Convert the data, from its very start through the line containing "0.09 meters" (that line included), into a numbered list with blank lines skipped. Leave the pictures out.

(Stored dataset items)
════════════════════
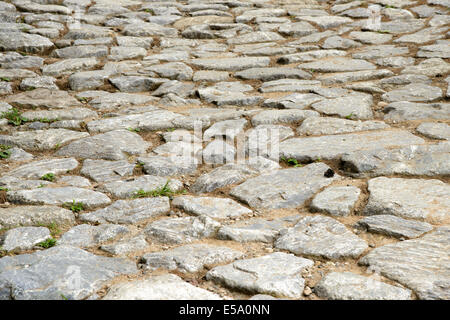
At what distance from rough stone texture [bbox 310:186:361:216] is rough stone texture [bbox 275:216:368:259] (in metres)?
0.09

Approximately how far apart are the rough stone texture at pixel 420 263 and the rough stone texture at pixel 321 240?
0.09 meters

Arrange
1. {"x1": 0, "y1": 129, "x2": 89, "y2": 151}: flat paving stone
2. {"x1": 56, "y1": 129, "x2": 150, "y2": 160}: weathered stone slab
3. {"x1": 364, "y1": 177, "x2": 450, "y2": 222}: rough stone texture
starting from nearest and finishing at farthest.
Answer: {"x1": 364, "y1": 177, "x2": 450, "y2": 222}: rough stone texture, {"x1": 56, "y1": 129, "x2": 150, "y2": 160}: weathered stone slab, {"x1": 0, "y1": 129, "x2": 89, "y2": 151}: flat paving stone

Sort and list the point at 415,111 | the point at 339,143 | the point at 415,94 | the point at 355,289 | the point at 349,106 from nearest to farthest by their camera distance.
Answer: the point at 355,289 < the point at 339,143 < the point at 415,111 < the point at 349,106 < the point at 415,94

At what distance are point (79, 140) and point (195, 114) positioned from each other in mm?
918

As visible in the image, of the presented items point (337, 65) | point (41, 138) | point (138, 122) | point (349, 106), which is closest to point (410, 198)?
point (349, 106)

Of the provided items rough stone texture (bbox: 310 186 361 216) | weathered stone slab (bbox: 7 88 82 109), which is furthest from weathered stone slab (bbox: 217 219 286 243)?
weathered stone slab (bbox: 7 88 82 109)

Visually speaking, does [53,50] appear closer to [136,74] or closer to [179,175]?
[136,74]

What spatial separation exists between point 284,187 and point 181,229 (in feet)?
2.24

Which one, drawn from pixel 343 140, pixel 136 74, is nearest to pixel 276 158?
pixel 343 140

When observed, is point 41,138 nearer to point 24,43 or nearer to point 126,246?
point 126,246

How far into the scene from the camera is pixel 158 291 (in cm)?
180

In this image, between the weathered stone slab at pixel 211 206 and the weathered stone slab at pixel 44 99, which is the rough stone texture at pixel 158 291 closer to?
the weathered stone slab at pixel 211 206

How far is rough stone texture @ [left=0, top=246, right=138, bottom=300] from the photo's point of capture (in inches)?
70.1

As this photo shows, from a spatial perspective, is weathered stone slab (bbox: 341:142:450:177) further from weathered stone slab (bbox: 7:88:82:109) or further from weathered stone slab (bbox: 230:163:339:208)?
weathered stone slab (bbox: 7:88:82:109)
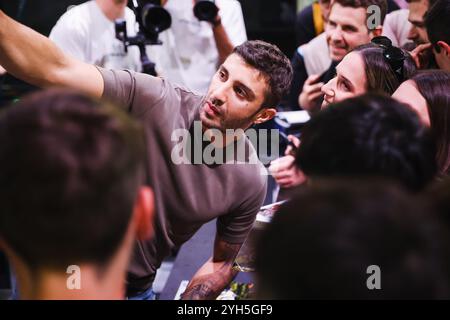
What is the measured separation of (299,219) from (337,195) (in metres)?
0.06

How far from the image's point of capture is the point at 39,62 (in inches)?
61.8

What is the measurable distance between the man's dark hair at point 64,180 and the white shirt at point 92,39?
2307mm

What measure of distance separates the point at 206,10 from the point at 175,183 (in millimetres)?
1492

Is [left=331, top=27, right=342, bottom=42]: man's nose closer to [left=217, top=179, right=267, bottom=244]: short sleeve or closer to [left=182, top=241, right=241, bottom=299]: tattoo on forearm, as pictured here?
[left=217, top=179, right=267, bottom=244]: short sleeve

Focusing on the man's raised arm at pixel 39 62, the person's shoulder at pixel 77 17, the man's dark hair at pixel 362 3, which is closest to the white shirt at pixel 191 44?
the person's shoulder at pixel 77 17

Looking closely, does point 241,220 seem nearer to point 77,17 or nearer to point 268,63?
point 268,63

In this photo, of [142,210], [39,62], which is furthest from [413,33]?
[142,210]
════════════════════
Task response:
1. At what distance from rough stone texture [bbox 310:186:361:216] is rough stone texture [bbox 275:216:368:259] (in metres)?
2. 0.09
3. Approximately how far apart are the rough stone texture at pixel 420 263 and the rough stone texture at pixel 321 240?
4. 0.09 meters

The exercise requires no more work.